_TASK:_
Can you render the part of the listing that opens with the line containing "Is point (847, 450)" and runs through the end of the listing as a Markdown table with columns "Row" and "Entry", one numbered row per line, skipping blank lines and leaving out the pictures?
==== SUPPLIED INFORMATION ====
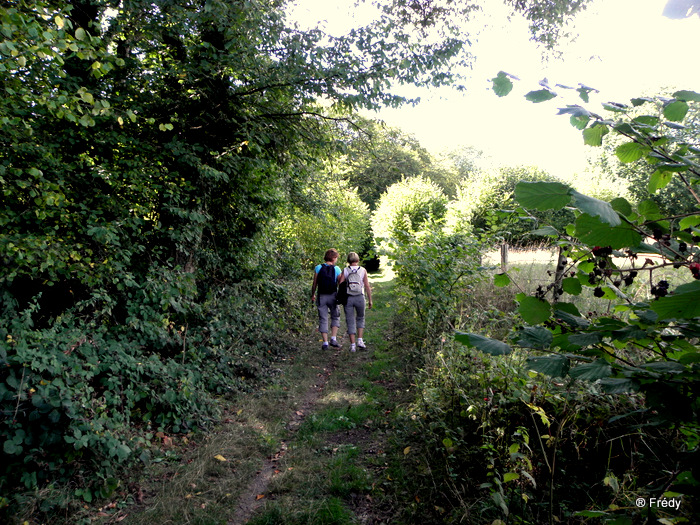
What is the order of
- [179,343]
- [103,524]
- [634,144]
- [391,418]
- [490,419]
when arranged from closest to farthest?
[634,144], [103,524], [490,419], [391,418], [179,343]

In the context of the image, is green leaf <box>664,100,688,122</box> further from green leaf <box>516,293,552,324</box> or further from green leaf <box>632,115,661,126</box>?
green leaf <box>516,293,552,324</box>

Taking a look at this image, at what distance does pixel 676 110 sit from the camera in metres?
1.43

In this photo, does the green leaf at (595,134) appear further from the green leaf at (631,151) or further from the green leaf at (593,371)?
the green leaf at (593,371)

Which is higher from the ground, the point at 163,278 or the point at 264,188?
the point at 264,188

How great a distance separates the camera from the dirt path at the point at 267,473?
3398 millimetres

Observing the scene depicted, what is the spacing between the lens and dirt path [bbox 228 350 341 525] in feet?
11.1

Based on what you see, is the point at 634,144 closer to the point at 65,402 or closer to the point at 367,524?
the point at 367,524

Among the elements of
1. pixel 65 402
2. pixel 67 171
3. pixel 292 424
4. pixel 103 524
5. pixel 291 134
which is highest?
pixel 291 134

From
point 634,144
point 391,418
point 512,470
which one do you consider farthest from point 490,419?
point 634,144

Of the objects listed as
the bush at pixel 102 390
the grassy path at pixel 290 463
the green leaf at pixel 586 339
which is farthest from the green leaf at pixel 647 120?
the bush at pixel 102 390

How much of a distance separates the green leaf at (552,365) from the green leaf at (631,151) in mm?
770

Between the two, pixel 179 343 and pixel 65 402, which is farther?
pixel 179 343

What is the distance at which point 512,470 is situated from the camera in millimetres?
2902

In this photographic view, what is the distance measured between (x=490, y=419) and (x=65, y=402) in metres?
3.52
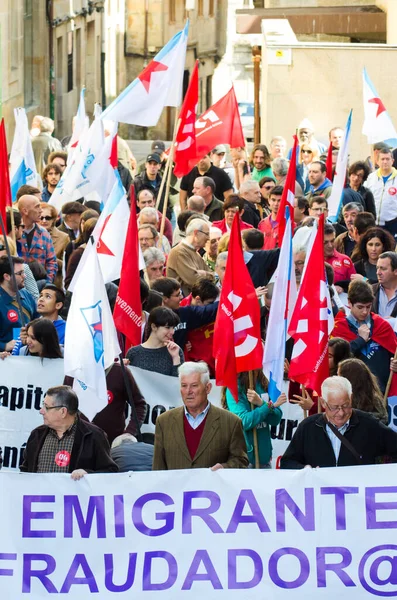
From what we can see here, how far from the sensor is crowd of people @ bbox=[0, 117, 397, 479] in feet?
29.5

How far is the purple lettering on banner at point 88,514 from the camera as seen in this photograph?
336 inches

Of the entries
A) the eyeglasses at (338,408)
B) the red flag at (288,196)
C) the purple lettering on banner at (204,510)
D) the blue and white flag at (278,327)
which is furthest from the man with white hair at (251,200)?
the purple lettering on banner at (204,510)

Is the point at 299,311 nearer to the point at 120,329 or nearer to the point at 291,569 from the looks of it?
the point at 120,329

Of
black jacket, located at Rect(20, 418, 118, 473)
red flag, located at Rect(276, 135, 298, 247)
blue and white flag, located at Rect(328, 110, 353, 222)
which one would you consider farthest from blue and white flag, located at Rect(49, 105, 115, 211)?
black jacket, located at Rect(20, 418, 118, 473)

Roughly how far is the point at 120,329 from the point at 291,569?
8.54 feet

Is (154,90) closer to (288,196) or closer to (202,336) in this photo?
(288,196)

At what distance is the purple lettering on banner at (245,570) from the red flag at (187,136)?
654 cm

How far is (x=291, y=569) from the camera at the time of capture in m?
8.44

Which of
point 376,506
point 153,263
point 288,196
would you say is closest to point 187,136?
point 288,196

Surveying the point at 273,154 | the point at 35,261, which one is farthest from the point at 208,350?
the point at 273,154

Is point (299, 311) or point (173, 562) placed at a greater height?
point (299, 311)

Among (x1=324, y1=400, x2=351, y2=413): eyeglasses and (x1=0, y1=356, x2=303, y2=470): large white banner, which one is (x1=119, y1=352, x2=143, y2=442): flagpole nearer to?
(x1=0, y1=356, x2=303, y2=470): large white banner

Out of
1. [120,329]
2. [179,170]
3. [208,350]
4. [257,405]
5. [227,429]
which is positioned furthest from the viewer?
[179,170]

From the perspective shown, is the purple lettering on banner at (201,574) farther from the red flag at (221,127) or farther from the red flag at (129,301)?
the red flag at (221,127)
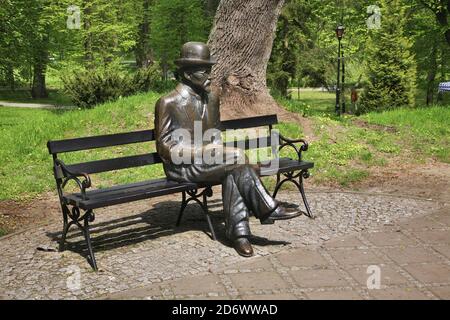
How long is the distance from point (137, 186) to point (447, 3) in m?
20.2

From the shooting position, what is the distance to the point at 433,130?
11.1 meters

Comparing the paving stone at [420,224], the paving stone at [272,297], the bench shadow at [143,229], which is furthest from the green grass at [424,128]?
the paving stone at [272,297]

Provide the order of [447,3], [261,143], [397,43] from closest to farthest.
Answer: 1. [261,143]
2. [397,43]
3. [447,3]

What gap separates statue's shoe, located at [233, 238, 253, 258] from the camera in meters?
5.15

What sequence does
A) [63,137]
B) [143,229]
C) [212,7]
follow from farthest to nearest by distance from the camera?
[212,7] → [63,137] → [143,229]

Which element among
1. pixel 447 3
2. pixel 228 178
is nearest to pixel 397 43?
pixel 447 3

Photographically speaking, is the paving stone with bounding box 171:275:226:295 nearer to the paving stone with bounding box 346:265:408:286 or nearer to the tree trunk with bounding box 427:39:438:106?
the paving stone with bounding box 346:265:408:286

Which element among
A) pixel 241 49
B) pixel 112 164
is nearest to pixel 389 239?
pixel 112 164

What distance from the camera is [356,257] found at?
5129mm

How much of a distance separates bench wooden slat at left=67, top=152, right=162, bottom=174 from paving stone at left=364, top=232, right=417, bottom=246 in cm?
242

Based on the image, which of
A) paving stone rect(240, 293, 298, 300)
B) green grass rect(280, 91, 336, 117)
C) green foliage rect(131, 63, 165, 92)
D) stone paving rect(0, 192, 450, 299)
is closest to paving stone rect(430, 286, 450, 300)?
stone paving rect(0, 192, 450, 299)

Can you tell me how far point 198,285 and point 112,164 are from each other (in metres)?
1.81

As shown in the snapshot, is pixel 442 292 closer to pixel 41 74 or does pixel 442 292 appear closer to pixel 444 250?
pixel 444 250

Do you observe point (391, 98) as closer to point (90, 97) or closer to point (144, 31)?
point (90, 97)
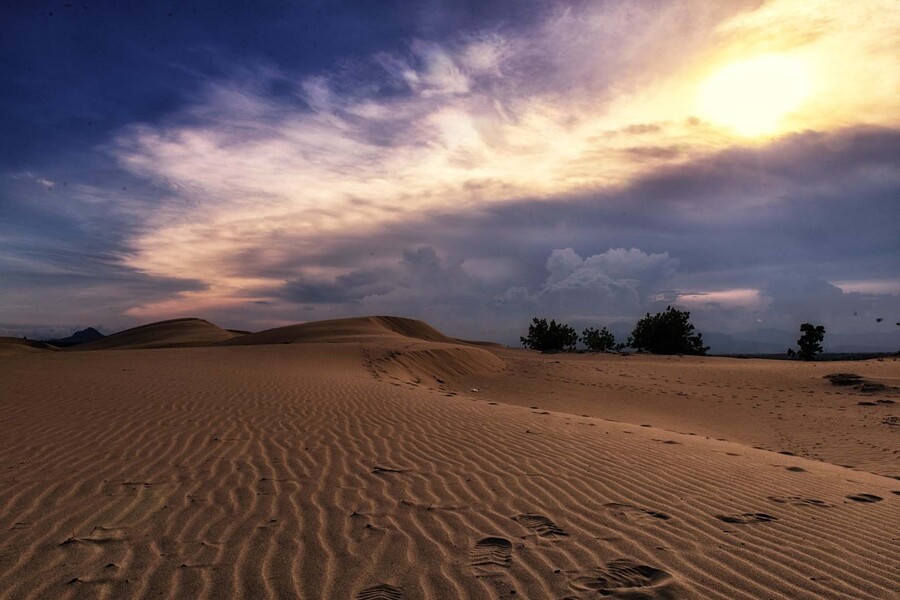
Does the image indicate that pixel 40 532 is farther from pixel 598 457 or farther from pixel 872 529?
pixel 872 529

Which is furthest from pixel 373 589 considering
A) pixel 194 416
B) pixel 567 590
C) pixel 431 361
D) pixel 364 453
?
pixel 431 361

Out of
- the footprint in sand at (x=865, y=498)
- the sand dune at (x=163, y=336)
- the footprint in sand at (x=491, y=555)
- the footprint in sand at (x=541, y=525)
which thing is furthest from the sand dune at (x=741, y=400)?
the sand dune at (x=163, y=336)

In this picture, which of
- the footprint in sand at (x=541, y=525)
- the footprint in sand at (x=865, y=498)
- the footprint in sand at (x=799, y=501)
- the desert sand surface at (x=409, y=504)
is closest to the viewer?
the desert sand surface at (x=409, y=504)

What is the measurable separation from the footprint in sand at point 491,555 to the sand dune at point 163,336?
4992 centimetres

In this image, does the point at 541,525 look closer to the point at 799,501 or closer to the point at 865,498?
the point at 799,501

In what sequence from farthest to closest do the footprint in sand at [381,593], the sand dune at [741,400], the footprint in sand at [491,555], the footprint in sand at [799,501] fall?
the sand dune at [741,400] → the footprint in sand at [799,501] → the footprint in sand at [491,555] → the footprint in sand at [381,593]

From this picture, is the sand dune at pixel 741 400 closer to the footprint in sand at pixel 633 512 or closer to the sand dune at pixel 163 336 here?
the footprint in sand at pixel 633 512

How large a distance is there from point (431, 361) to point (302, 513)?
17.9 metres

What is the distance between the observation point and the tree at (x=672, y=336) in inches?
1695

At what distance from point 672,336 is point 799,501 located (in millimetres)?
39625

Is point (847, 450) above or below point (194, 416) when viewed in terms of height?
below

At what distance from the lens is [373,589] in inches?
146

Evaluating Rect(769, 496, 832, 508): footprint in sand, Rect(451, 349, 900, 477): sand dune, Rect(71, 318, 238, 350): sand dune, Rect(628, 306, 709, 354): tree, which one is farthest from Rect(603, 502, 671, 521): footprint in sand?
Rect(71, 318, 238, 350): sand dune

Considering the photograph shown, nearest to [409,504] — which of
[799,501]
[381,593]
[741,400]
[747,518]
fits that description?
[381,593]
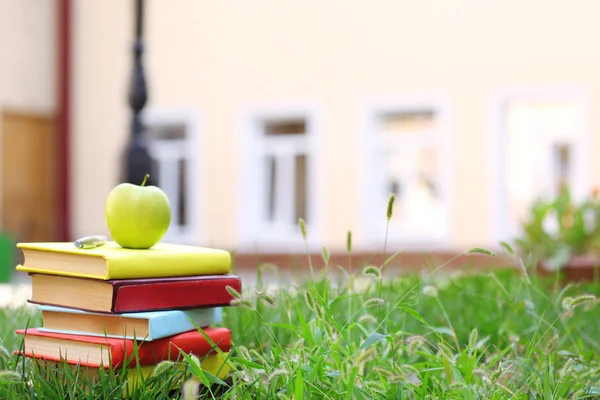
====
_TASK RESULT:_
| Row | Entry |
|---|---|
| 1 | Is point (847, 450) above or below point (194, 416) when viewed in terms of height? |
| 2 | below |
| 3 | At what distance from the lens is [373,589] in inches? |
| 4 | 146 |
| 5 | Evaluating Rect(769, 496, 832, 508): footprint in sand, Rect(451, 349, 900, 477): sand dune, Rect(71, 318, 238, 350): sand dune, Rect(628, 306, 709, 354): tree, which one is farthest from Rect(603, 502, 671, 521): footprint in sand? |
| 6 | Rect(71, 318, 238, 350): sand dune |
| 7 | Considering the photograph shown, nearest to [409,504] — which of |
| 8 | [799,501] |
| 9 | [381,593] |
| 10 | [741,400] |
| 11 | [747,518] |
| 12 | fits that description? |
| 13 | [381,593] |